Rotary Club of Bombay / Speaker / Gateway  / Towards Gautam City

Towards Gautam City

Gautam Chatterjee, a former state government bureaucrat, was recently made the Chairman of the Maharashtra Real Estate Regulatory Authority (Maha RERA).

More recent to the day he took office, he was invited by the Rotary Club of Bombay to speak about RERA (Real Estate Regulation & Development Act). However, due to the thunderstorms in Mumbai, he had to decline the invitation.

The second invitation reached him at a time when he had “completed two-quarters of the implementation of RERA,” and the monsoons were over. The speaker thus gladly accepted the invitation once more, thereafter attending a Tuesday meeting that was not interrupted by a thunderstorm, but, at welldeserved intervals, bouts of thunderous applause.

That he and his colleagues managed to get the consent of the entire nation toaward a regulated system of development, is yet unfathomable. However, as is often said about positive government resolutions, “they are not making any headway because the implementation of the act is poor.” In many ways, alleged the speaker, the same reason resulted in the failure of MOFA (Maharashtra Ownership Flat Act, 1963).

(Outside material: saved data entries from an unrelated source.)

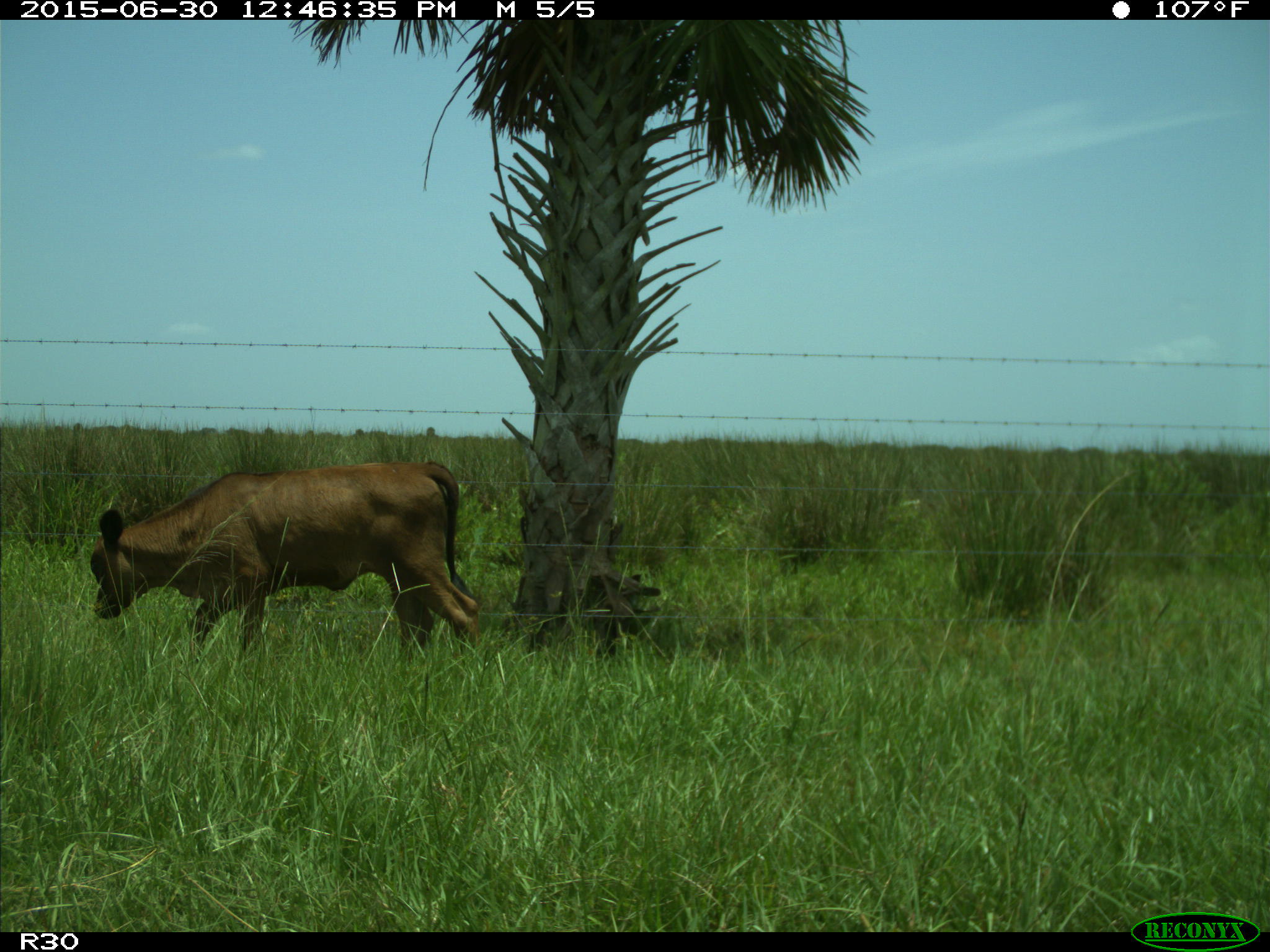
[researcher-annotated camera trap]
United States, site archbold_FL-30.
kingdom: Animalia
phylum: Chordata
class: Mammalia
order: Artiodactyla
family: Bovidae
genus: Bos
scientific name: Bos taurus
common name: domestic cow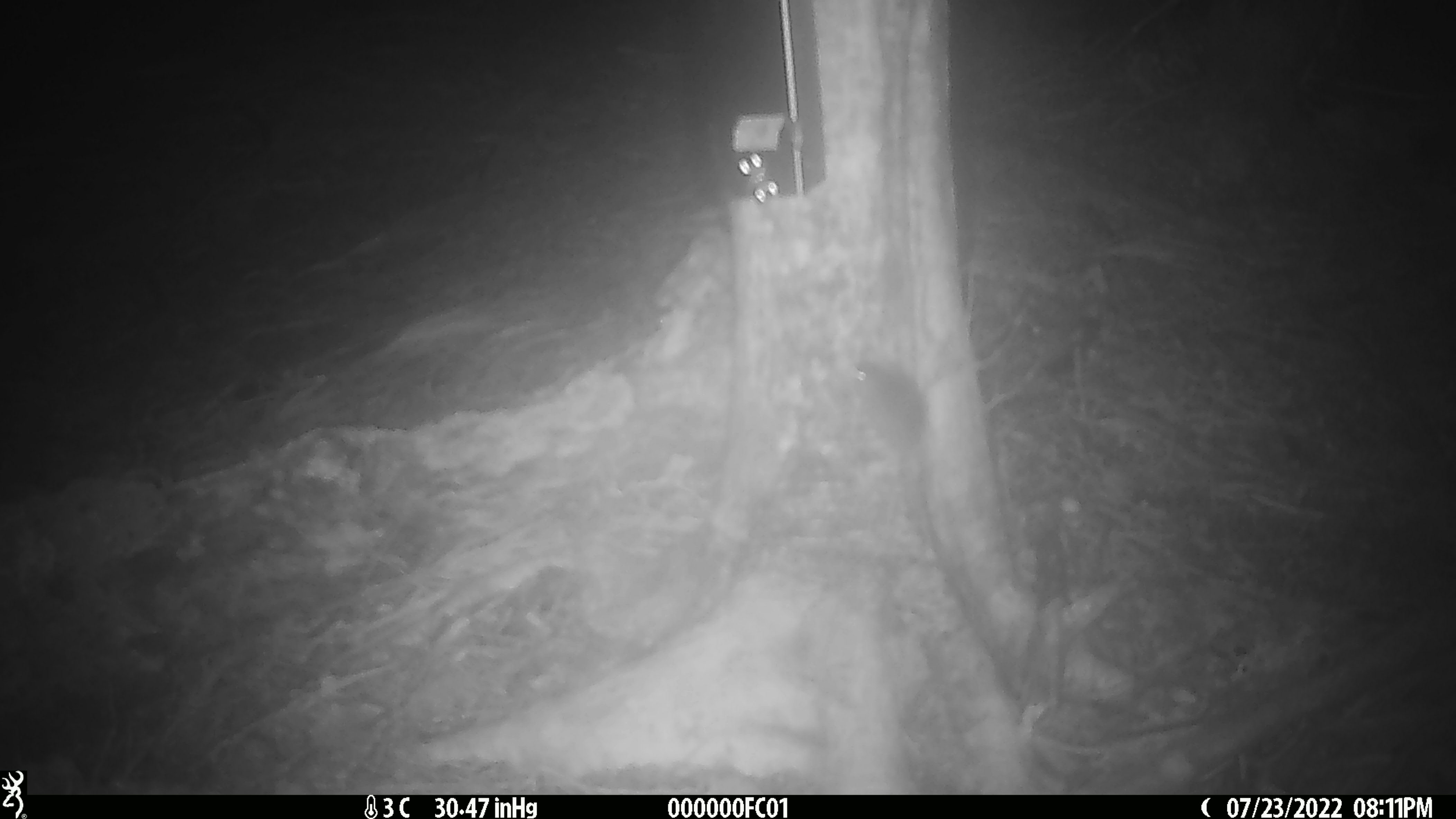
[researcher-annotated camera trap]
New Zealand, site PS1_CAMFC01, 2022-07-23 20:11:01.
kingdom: Animalia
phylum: Chordata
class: Mammalia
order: Rodentia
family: Muridae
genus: Mus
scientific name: Mus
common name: mouse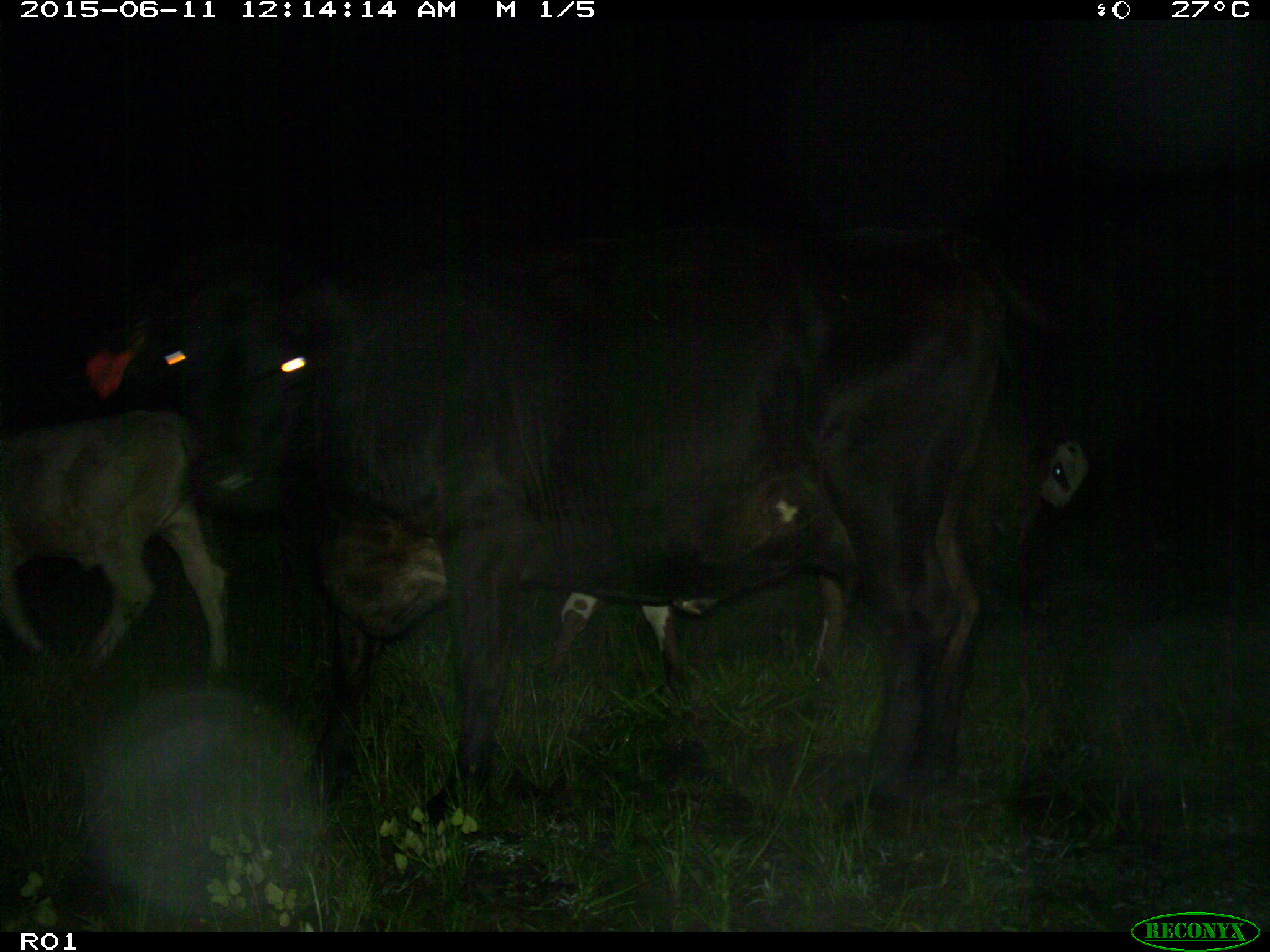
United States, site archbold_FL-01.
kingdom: Animalia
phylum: Chordata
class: Mammalia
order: Artiodactyla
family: Bovidae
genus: Bos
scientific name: Bos taurus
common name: domestic cow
Bos taurus (domestic cow).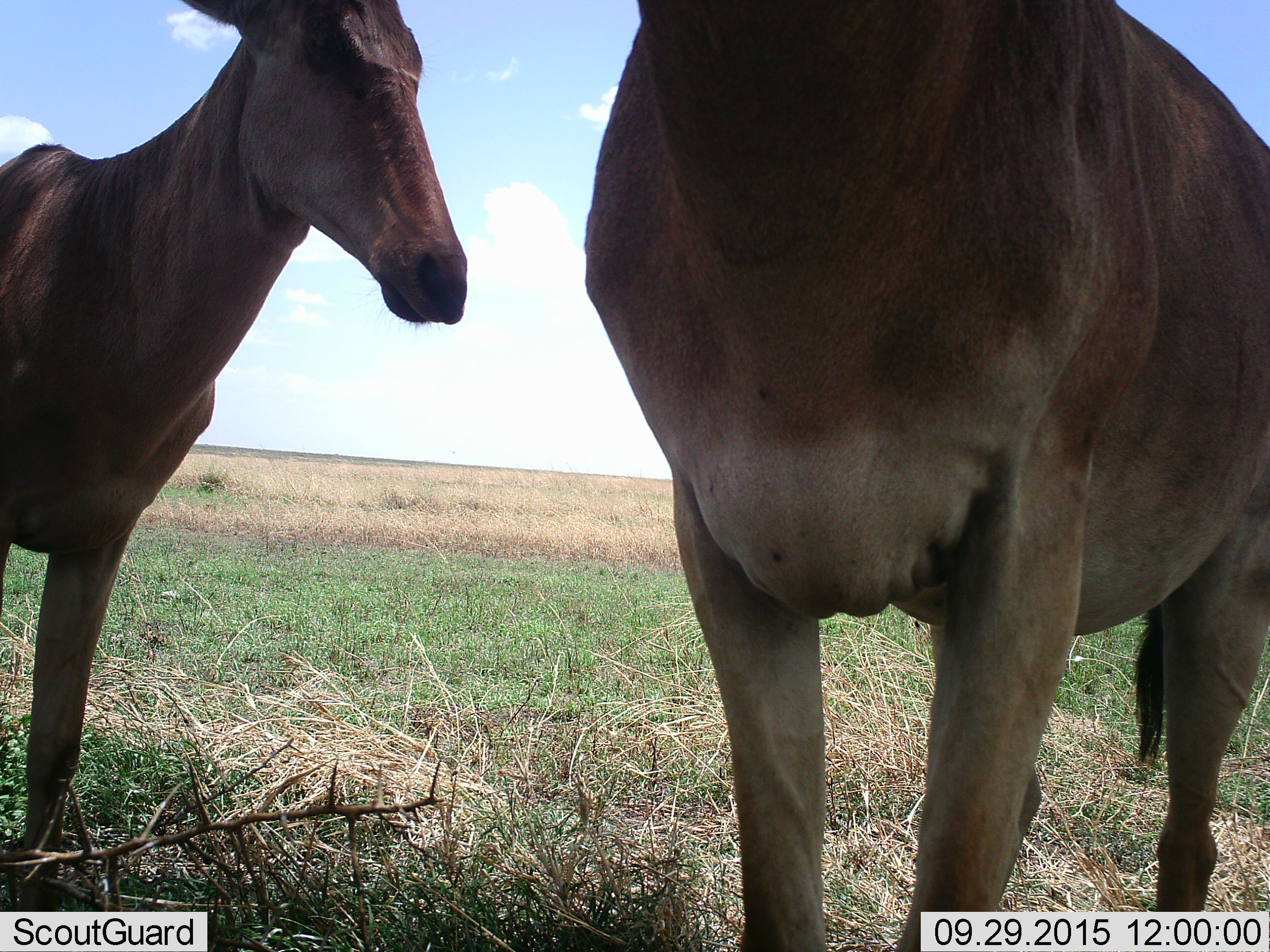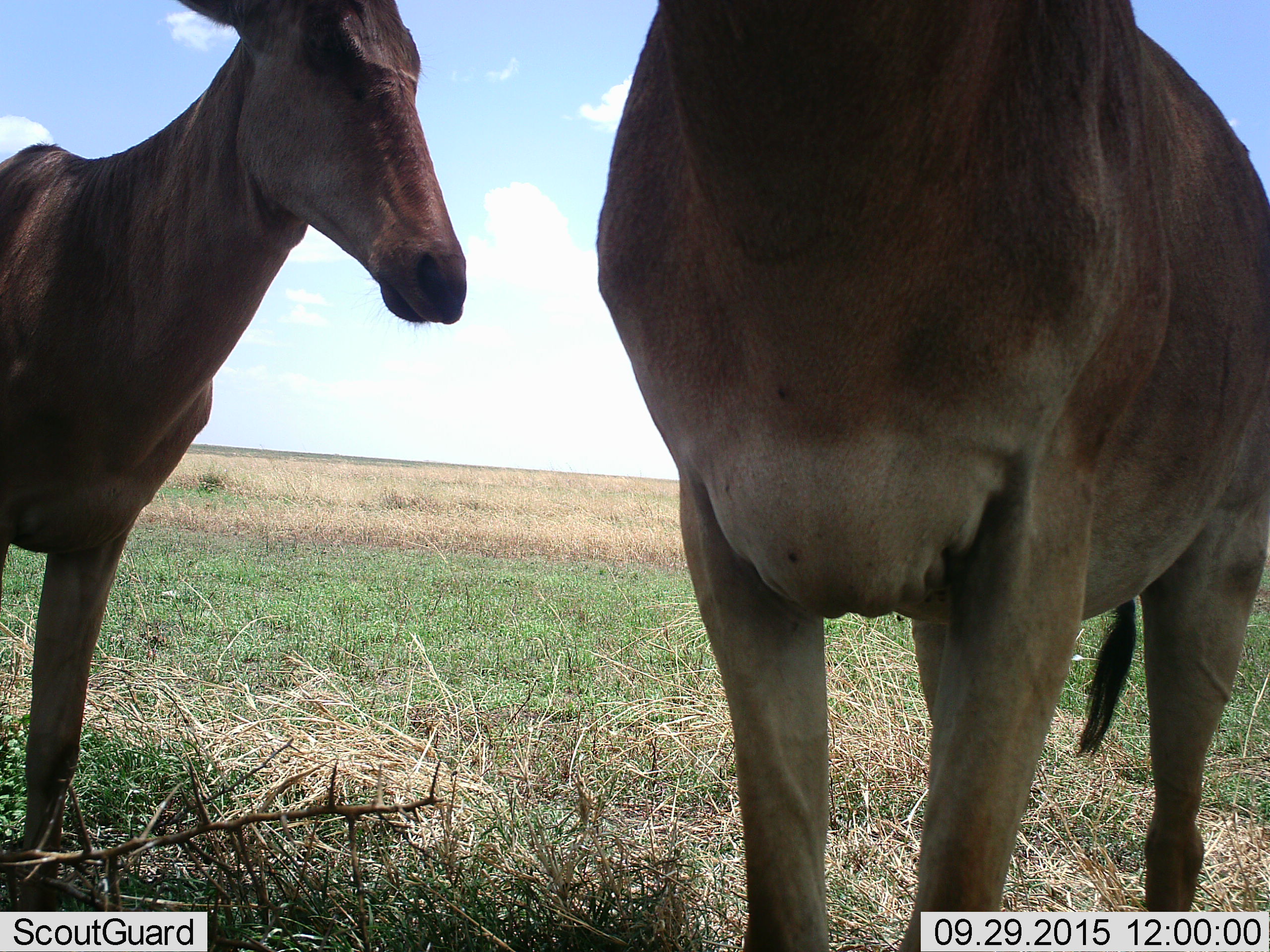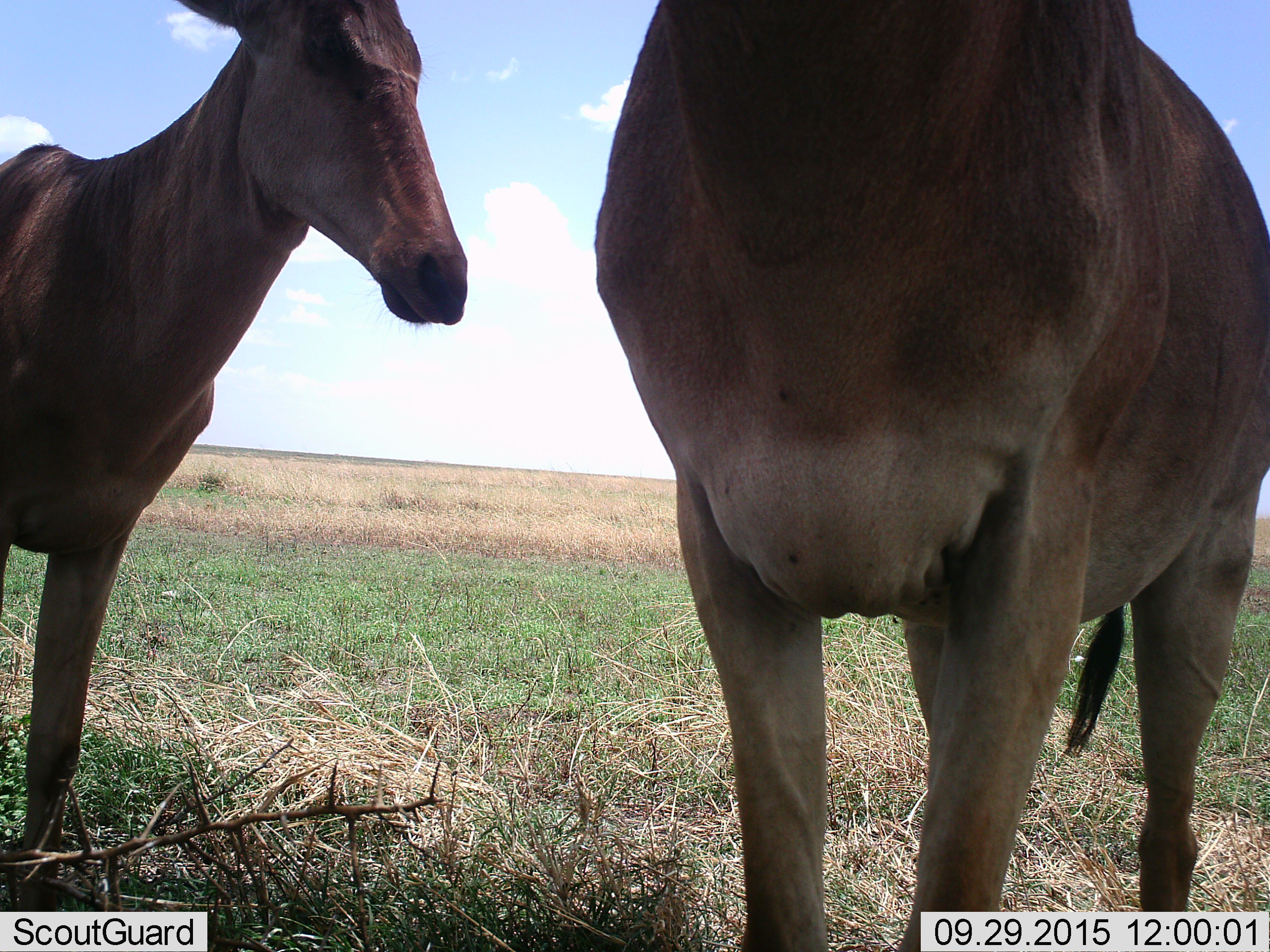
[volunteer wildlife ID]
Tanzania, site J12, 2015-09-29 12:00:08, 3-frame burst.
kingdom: Animalia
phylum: Chordata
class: Mammalia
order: Artiodactyla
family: Bovidae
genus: Alcelaphus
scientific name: Alcelaphus buselaphus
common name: hartebeest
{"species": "hartebeest (Alcelaphus buselaphus)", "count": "2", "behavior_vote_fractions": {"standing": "100%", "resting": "0%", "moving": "17%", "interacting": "0%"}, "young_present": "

MOFA was the only other act that tried to regulate the real estate sector. In comparison to RERA, one notices a careful attempt to improve upon the failings of the earlier effort by making use of modern technology, aiming to bring about “a feeling of trust between the home buyer and developer.”

The four basic pillars of RERA are as robust as the Rotary’s four-way test, said Gautam Chatterjee. At the very outset, the act aims to bring about transparency after reorganising the information asymmetry. Next, it strives for fiscal discipline, which was not the case earlier; developers would collect money from the buyers and start investing it elsewhere, even before completing the project for which the money was collected in the first place. Thirdly, individual accountability was lacking among developers, real estate agents, buyers, financiers, and even the city’s Municipal Corporation. Last but not the least, the act encourages a compliance among all those involved in the realty sector.

Looking back at a city governed by MOFA, and looking toward a “Gautam City,” lends clarity to the argument that Gautam Chatterjee sums up: “We are not a strangulating authority, but a regulating authority that is trying to build the trust that was somehow lost between the developer and home buyer.”

For example, earlier, grievance redressal was a very painful process, however, out of the 1,100 grievances that come under the purview of RERA, 300 have already been disposed in an amicable manner over the period of two quarters. Besides, by making developers share, in detail, the progress of their projects in the public domain, RERA takes advantage of today’s information technology.

These advantages over an outdated act also highlight the challenges that will be encountered in the years to come. Some of the obstacles that have already begun to surface are a lack of digital proficiency among the stakeholders, the unavoidable “pains of transition,” and, since the act accepts grievances related to past projects that could not be completed, “a legacy issue.”

Thus, a question that many Rotarians have asked through expression, and by expression, was about the future of RERA. Would the act still be implemented just as well as it is being implemented under his chairmanship? He answered: “The systems that we are trying to put in place, I think, are so robust that not even a demon would be able to demolish it.”